Vitamin E is a fat-soluble nutrient present in many foods. It protects cells from free radical damage by acting as an antioxidant in the body. Our bodies produce free radicals when they convert the food we eat into energy. A fat-soluble vitamin, Vitamin E acts as an antioxidant in fat-based tissues such as the heart, helping neutralize free radicals. Free radicals might play a role in heart disease, cancer and other diseases.
Many cells require Vitamin E to function properly, including heart muscle cells. It is an antioxidant and an essential nutrient for most cells. Taking vitamin E is also beneficial for maintaining a healthy immune system. It helps boost the body's immunity so that it can fight off bacteria and viruses.
A vitamin E supplement is used to treat or prevent vitamin E deficiency. Vitamin E is not needed in excess by most people who eat a normal diet. People who are unable to absorb enough vitamin E from their diets, however, need vitamin E supplements. Providing protection against oxidative damage is one of the primary functions of vitamin E.
Additionally, it prevents blood from clotting within blood vessels. Furthermore, vitamin E plays a significant role in interacting between cells and carrying out many important processes.
Vitamin E protects the walls of your arteries and prevents oxidized cholesterol from adhering to the walls. Furthermore, it helps promote healthy blood sugar levels, protects your retina, and aids your body in healing itself.
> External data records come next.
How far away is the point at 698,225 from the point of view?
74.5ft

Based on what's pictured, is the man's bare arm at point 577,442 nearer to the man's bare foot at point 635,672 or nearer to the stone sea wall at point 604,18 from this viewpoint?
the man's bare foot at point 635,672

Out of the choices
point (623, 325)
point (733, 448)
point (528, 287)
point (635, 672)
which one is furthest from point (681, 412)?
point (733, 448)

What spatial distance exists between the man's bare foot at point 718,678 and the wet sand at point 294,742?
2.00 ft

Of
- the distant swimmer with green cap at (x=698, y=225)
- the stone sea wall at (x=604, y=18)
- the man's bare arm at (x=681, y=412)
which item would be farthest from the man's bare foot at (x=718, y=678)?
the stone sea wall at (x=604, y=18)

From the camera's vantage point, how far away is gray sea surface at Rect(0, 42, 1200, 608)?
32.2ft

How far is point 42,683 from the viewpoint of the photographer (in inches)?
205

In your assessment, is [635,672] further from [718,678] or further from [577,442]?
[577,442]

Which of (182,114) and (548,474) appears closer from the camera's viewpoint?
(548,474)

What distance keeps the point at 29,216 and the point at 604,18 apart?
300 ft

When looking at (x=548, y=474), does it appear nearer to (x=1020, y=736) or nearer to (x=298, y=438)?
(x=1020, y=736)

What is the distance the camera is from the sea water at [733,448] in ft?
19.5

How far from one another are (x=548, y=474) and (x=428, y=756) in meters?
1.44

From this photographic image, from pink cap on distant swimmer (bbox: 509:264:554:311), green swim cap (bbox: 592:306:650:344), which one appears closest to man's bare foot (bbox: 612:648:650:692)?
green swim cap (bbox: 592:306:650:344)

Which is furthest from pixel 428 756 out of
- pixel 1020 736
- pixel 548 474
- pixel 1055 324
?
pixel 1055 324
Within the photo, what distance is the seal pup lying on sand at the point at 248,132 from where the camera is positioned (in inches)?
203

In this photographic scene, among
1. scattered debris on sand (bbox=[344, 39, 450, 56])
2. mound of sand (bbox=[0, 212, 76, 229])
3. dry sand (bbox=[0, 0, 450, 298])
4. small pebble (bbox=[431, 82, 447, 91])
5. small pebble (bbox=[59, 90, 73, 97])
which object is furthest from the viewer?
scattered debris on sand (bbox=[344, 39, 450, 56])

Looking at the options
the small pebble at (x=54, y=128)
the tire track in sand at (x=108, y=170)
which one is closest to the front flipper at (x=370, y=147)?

Vitamin E is a nutrient that's critical to
- Blood health
- Immune system
A variety of foods contain vitamin E, including canola oil, olive oil, margarine, almonds, and peanuts. Meats, dairy products, leafy greens, and fortified cereals are also good sources of vitamin E.
Vitamin E is found in what foods?
Vitamin E is naturally present in foods, as well as added to some fortified foods. The following foods contain vitamin E in recommended amounts:
- Nuts and seeds such as peanuts, hazelnuts, almonds and sunflower seeds are also among the highest sources of vitamin E
- Green vegetables like spinach and broccoli
Is my vitamin E intake adequate?
Most Americans do not consume enough vitamin E in their diets. In spite of this, healthy people do not often exhibit any obvious signs of vitamin E deficiency.
Can vitamin E deficiency cause health problems?
There are very few healthy people who are deficient in vitamin E. The disorder is almost always associated with certain diseases in which fat cannot be digested or absorbed properly. Some examples are Crohn's disease, cystic fibrosis, and ataxia with vitamin E deficiency (AVED). The digestive system needs fat to absorb vitamin E.
Nerve and muscle damage caused by vitamin E deficiency can result in numbness in the arms and legs, weakness of the muscles, and vision problems. Weakened immunity is another sign of deficiency.